Reportedly John Ford didn’t really want to make this film in the first place. He wanted to move straight on to The Quiet Man (coming later on the list), but the studio ordered another Western from him first. So he threw this together with Wayne and O’Hara, since they were already on board for The Quiet Man. And the singing troupe included one of his son-in-laws, so he probably got them for….a song. In essence, then, this is probably like one of those contractual obligation albums that musicians will do time to time, something tossed off to satisfy a contract.

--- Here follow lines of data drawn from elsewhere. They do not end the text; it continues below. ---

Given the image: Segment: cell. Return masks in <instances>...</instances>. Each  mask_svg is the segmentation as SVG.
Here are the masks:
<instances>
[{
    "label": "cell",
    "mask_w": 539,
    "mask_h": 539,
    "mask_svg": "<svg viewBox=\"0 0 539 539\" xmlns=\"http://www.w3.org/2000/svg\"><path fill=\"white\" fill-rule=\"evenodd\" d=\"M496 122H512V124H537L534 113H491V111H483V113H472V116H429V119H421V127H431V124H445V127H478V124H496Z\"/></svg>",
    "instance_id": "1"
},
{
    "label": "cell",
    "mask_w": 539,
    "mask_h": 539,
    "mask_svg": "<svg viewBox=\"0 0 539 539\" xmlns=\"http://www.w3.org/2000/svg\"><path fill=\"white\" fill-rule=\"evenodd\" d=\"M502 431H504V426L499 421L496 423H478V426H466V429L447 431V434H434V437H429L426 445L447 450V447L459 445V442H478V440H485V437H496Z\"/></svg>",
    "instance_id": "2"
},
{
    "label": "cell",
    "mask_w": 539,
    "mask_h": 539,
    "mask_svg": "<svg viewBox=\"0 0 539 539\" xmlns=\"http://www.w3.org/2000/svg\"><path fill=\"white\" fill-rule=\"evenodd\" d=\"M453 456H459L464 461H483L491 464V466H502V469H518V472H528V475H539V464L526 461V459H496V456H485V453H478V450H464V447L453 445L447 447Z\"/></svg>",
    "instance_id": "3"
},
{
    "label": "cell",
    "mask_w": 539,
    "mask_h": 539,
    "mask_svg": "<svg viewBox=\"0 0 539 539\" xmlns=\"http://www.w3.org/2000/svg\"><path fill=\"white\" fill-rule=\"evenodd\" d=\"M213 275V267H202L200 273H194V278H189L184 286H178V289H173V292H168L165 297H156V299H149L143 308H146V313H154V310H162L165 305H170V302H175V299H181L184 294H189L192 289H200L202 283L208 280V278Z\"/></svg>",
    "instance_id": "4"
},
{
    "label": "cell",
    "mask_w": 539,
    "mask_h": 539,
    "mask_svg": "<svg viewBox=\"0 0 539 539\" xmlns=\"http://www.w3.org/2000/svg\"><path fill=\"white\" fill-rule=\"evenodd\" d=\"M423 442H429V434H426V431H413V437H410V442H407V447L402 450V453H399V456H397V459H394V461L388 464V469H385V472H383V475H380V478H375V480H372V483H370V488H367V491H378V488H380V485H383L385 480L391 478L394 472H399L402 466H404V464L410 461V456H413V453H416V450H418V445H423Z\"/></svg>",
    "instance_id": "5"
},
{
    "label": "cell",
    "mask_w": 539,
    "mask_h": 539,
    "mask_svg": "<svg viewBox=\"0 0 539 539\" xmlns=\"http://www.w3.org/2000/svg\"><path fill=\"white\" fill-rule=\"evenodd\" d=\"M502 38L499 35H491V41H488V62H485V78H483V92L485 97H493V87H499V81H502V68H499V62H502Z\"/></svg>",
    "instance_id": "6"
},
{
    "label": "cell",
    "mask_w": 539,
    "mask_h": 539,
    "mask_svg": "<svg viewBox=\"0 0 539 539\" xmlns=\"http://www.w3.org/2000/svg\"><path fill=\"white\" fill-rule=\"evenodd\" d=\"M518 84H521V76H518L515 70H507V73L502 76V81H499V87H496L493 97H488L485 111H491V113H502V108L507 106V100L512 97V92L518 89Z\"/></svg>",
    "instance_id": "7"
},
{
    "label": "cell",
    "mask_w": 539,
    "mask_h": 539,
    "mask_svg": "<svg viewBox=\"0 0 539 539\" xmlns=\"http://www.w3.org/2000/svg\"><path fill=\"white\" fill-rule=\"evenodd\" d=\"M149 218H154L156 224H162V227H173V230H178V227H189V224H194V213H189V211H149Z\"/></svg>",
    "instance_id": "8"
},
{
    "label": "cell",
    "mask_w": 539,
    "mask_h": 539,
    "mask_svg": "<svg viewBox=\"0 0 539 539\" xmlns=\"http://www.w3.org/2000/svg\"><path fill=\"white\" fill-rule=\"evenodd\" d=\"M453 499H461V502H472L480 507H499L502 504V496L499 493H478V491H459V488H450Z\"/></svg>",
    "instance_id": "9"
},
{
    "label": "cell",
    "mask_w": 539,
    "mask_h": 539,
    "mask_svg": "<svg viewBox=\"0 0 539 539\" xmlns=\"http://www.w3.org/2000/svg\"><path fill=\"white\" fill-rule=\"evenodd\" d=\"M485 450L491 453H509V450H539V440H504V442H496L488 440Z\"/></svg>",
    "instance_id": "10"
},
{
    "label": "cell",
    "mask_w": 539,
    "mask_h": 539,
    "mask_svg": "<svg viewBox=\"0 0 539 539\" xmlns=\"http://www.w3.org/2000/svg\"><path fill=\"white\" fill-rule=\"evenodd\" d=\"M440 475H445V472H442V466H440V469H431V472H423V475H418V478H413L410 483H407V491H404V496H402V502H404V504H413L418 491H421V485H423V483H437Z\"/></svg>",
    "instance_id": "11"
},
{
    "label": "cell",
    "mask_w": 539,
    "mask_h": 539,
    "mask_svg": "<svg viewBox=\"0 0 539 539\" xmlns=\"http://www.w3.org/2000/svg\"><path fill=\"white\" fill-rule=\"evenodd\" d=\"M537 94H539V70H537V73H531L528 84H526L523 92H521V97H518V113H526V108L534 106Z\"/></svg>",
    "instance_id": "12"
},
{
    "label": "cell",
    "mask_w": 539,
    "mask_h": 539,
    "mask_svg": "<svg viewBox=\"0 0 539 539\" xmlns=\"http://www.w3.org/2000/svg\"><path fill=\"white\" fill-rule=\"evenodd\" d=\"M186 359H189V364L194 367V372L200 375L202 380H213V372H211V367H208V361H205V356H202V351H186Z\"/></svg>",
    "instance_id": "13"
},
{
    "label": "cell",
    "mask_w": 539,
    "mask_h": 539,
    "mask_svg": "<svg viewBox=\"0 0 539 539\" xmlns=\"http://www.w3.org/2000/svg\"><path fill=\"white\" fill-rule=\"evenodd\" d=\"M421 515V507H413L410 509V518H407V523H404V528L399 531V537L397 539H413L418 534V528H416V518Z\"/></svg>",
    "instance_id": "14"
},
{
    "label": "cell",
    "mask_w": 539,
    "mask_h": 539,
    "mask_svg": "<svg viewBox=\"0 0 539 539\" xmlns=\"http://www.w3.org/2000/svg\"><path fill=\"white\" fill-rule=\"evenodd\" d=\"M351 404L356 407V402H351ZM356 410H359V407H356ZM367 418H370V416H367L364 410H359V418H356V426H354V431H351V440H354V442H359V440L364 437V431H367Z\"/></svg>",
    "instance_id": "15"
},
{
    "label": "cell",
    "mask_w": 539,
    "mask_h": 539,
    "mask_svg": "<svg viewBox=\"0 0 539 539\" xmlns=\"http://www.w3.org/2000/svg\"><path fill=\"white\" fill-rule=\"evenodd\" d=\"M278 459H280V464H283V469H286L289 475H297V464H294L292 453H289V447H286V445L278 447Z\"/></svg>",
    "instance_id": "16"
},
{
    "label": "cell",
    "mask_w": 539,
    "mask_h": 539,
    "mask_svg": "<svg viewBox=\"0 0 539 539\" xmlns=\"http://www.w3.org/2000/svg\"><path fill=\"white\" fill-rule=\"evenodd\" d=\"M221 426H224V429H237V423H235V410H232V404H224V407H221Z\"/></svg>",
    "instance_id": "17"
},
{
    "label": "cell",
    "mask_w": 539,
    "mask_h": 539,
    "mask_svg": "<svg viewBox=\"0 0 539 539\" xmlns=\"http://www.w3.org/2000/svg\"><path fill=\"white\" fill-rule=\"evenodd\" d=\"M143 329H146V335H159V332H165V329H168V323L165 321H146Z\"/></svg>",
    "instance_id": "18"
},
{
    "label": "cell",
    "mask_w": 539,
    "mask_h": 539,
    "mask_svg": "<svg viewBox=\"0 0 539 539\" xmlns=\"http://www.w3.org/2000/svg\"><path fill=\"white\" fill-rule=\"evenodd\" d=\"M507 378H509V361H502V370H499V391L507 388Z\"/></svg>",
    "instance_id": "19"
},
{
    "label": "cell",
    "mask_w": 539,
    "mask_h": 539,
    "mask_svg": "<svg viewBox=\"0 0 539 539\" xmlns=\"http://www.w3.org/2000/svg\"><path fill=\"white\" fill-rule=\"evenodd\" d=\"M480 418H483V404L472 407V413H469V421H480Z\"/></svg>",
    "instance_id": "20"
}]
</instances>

Roommate Russ (as he is now yclept) pointed out one interesting shot, though, that was perhaps unintentionally symbolic. There’s a scene where Yorke’s men are trying to rescue a bunch of civilians being held hostage by an Apache party; the civilians are holed up in a church, which has a decorative cross-shaped cutout in one of its front doors; when Yorke’s men sneak in through the back door, the cross cutout makes for a convenient spyhole, and when the Apaches get wise to their rescue attempt, Yorke’s men shoot at them through the cutout. Roommate Russ mused that the Apaches being confronted with a cross through which people shot at them was one heck of a metaphor for Manifest Destiny.